**Work to complete**
Show each line of the records that contains the word "between", copying every such line in full. Case counts, so match only that exact capitalization.

**Given records**
*-*-*
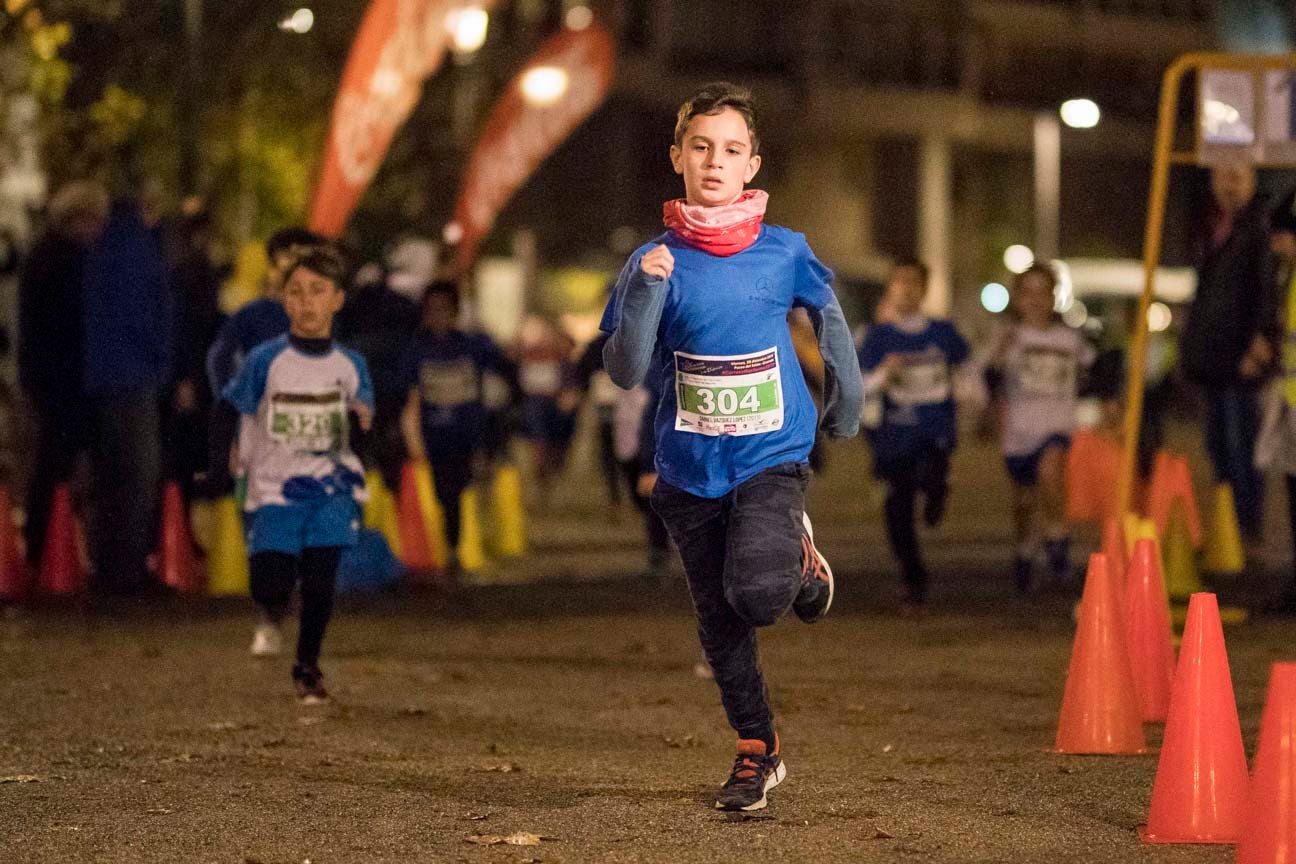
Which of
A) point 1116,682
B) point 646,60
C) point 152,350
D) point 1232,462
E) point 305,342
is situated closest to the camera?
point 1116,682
*-*-*
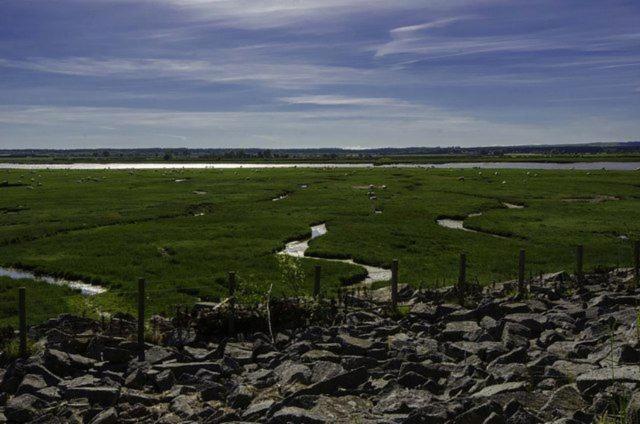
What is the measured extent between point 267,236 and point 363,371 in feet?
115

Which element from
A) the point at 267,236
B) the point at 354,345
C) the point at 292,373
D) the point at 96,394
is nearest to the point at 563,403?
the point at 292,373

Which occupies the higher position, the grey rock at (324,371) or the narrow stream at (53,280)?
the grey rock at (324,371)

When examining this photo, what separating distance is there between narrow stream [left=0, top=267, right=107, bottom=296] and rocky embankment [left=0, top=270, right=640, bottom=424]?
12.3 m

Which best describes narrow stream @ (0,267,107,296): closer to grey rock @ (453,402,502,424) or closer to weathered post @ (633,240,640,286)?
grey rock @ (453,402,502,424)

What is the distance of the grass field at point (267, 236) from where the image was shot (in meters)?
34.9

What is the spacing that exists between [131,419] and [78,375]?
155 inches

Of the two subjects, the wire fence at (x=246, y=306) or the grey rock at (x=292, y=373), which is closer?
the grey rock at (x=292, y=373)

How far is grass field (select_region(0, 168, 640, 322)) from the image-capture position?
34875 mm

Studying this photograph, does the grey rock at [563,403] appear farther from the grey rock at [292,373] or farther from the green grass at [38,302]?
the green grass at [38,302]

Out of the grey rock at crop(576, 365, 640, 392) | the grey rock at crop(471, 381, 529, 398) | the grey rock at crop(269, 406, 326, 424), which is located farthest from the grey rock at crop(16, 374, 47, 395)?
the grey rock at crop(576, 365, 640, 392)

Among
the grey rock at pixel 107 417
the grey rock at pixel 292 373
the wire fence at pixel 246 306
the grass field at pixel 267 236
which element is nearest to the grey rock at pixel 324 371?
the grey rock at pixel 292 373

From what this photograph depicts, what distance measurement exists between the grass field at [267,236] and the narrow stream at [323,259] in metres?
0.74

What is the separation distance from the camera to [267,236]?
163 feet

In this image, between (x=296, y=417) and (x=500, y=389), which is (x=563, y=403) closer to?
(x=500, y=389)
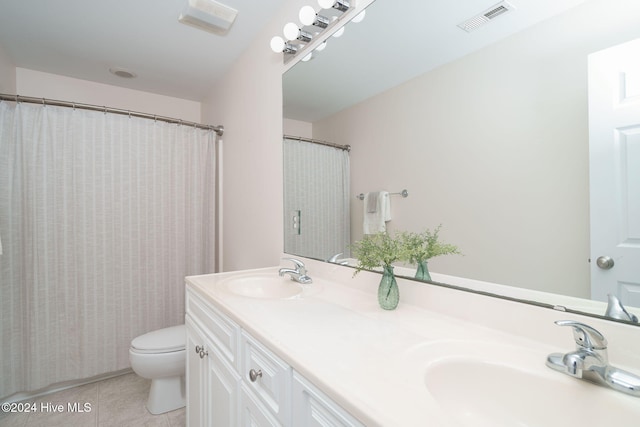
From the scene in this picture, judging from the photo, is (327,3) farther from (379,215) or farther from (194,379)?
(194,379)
*-*-*
**Reply**
What is the measured extent between point 267,236 and point 363,371 in feet?
When examining this photo, what separating distance is there between narrow stream [left=0, top=267, right=107, bottom=296] and rocky embankment [left=0, top=270, right=640, bottom=424]?
What is the spacing that exists between [131,419] and [78,375]?
From what this photograph depicts, what distance measurement exists between the grass field at [267,236] and the narrow stream at [323,259] in metres?
In this image, between (x=296, y=417) and (x=500, y=389), which is (x=563, y=403) closer to?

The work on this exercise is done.